| People have previously shipped JS runtimes on top of .NET and the JVM. It's not a question of 'who writes the GC', it's more fundamental. If you JIT your JavaScript down into raw native code that bangs rocks together to dereference pointers, you need to make sure your generated code handles pointers correctly. You need to make sure to get all your bounds checks right, etc. Sure, the JVM could somehow have a 30-year-old bug in its array bounds checks. But if you're JITing javascript to an IR that doesn't have raw pointers and instead uses strongly-typed object references and bounds-checked arrays, you have automatically closed off a whole category of defects. At the point where you're saying "sure, but what if the JVM messes up array bounds checks?" you might as well be asking whether v8 can really afford to rely on read-only pages and guard pages for its security sandbox. What if the kernel is broken? I mentioned type confusion attacks in particular because they're a class of attack that generally doesn't work against java or .net applications because values can't change type arbitrarily during execution. Local variables and parameters have known types, object type casts are checked, array elements are typechecked before being stored, etc. Obviously you pay a cost for this, and if you have threads the ABA problem rears its head, but JS is single-threaded by design. Between hosting JS on the JVM or in WASM, WASM is probably a safer choice since it's such a constrained sandbox. But the JS runtime you're running inside of the WASM sandbox is still built in C, banging rocks together to dereference pointers. Hopefully you're running a modern security-hardened JS runtime inside that sandbox, and you haven't turned off all the security mitigations thanks to wasm's lack of page protections. |
Yes. it is.
That's literally the whole point.
The bugs in this post are bugs in the runtime - the implementation of the Gc, the implementation of the object metadata.
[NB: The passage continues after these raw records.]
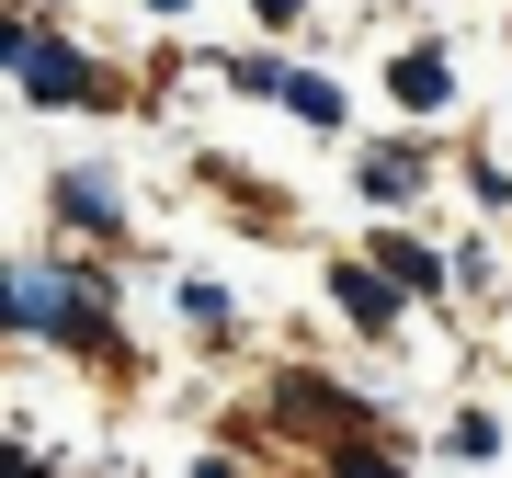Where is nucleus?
<instances>
[{"label":"nucleus","instance_id":"obj_1","mask_svg":"<svg viewBox=\"0 0 512 478\" xmlns=\"http://www.w3.org/2000/svg\"><path fill=\"white\" fill-rule=\"evenodd\" d=\"M12 331L23 342H80V353H103V365H126V342H114V319H103V285H69V274H46V262L12 274Z\"/></svg>","mask_w":512,"mask_h":478},{"label":"nucleus","instance_id":"obj_2","mask_svg":"<svg viewBox=\"0 0 512 478\" xmlns=\"http://www.w3.org/2000/svg\"><path fill=\"white\" fill-rule=\"evenodd\" d=\"M12 80H23V103H46V114H69V103H103V69L80 57L57 23H35L23 12L12 23Z\"/></svg>","mask_w":512,"mask_h":478},{"label":"nucleus","instance_id":"obj_3","mask_svg":"<svg viewBox=\"0 0 512 478\" xmlns=\"http://www.w3.org/2000/svg\"><path fill=\"white\" fill-rule=\"evenodd\" d=\"M228 80H239V92H274V103L296 114V126H342V92H330L319 69H274V57H239Z\"/></svg>","mask_w":512,"mask_h":478},{"label":"nucleus","instance_id":"obj_4","mask_svg":"<svg viewBox=\"0 0 512 478\" xmlns=\"http://www.w3.org/2000/svg\"><path fill=\"white\" fill-rule=\"evenodd\" d=\"M330 296H342L353 331H387V319H399V274H387V262H342V274H330Z\"/></svg>","mask_w":512,"mask_h":478},{"label":"nucleus","instance_id":"obj_5","mask_svg":"<svg viewBox=\"0 0 512 478\" xmlns=\"http://www.w3.org/2000/svg\"><path fill=\"white\" fill-rule=\"evenodd\" d=\"M387 92H399L410 114H444V92H456V69H444V46H410L399 69H387Z\"/></svg>","mask_w":512,"mask_h":478},{"label":"nucleus","instance_id":"obj_6","mask_svg":"<svg viewBox=\"0 0 512 478\" xmlns=\"http://www.w3.org/2000/svg\"><path fill=\"white\" fill-rule=\"evenodd\" d=\"M57 217H69V228H114V217H126V194H114L103 171H57Z\"/></svg>","mask_w":512,"mask_h":478},{"label":"nucleus","instance_id":"obj_7","mask_svg":"<svg viewBox=\"0 0 512 478\" xmlns=\"http://www.w3.org/2000/svg\"><path fill=\"white\" fill-rule=\"evenodd\" d=\"M353 183H365L376 205H410V183H421V160H410V148H376V160L353 171Z\"/></svg>","mask_w":512,"mask_h":478},{"label":"nucleus","instance_id":"obj_8","mask_svg":"<svg viewBox=\"0 0 512 478\" xmlns=\"http://www.w3.org/2000/svg\"><path fill=\"white\" fill-rule=\"evenodd\" d=\"M376 262H387L399 285H444V274H456V262H444V251H421V239H376Z\"/></svg>","mask_w":512,"mask_h":478},{"label":"nucleus","instance_id":"obj_9","mask_svg":"<svg viewBox=\"0 0 512 478\" xmlns=\"http://www.w3.org/2000/svg\"><path fill=\"white\" fill-rule=\"evenodd\" d=\"M285 422H308V433H330V422H353V399H342V387H285Z\"/></svg>","mask_w":512,"mask_h":478},{"label":"nucleus","instance_id":"obj_10","mask_svg":"<svg viewBox=\"0 0 512 478\" xmlns=\"http://www.w3.org/2000/svg\"><path fill=\"white\" fill-rule=\"evenodd\" d=\"M330 478H410V467L387 456V444H342V456H330Z\"/></svg>","mask_w":512,"mask_h":478},{"label":"nucleus","instance_id":"obj_11","mask_svg":"<svg viewBox=\"0 0 512 478\" xmlns=\"http://www.w3.org/2000/svg\"><path fill=\"white\" fill-rule=\"evenodd\" d=\"M251 12H262V23H296V12H308V0H251Z\"/></svg>","mask_w":512,"mask_h":478}]
</instances>
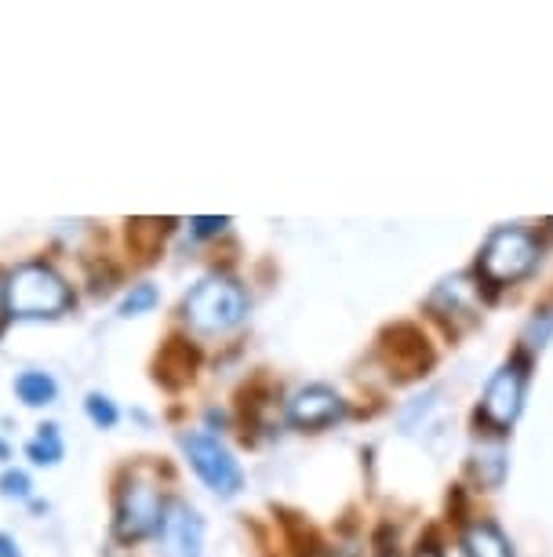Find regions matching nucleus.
<instances>
[{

If you build your JS engine on top of a safe/managed environment the attacker is not interested in attacking logic bugs in your JS engine, they're target the runtime. All you have done is move the problem from "the attacker exploited bugs in the JS runtime, how do we prevent those?" to "the attacker exploited bugs in the Java (or whatever) runtime, how do we prevent those?". The problem is that at some point any safe language (java, rust, or even - as here - javascript) has a runtime that has to be implemented in an unsafe environment, and that is what is being attacked.
The JVM and .NET are not magical, they have the same bugs - albeit with significantly less hardening and mitigations - as JS engines.
What you are saying is that the JS engine should be written in Java (or whatever) so it's safe. But now how do you fix the JVM? Maybe rewrite that in C#/.NET? But then you have to fix the .net VM? Maybe rust? of course then we need to ensure that's safe so we should run that all under wasm. Of course that means your back at the JS engine you started with.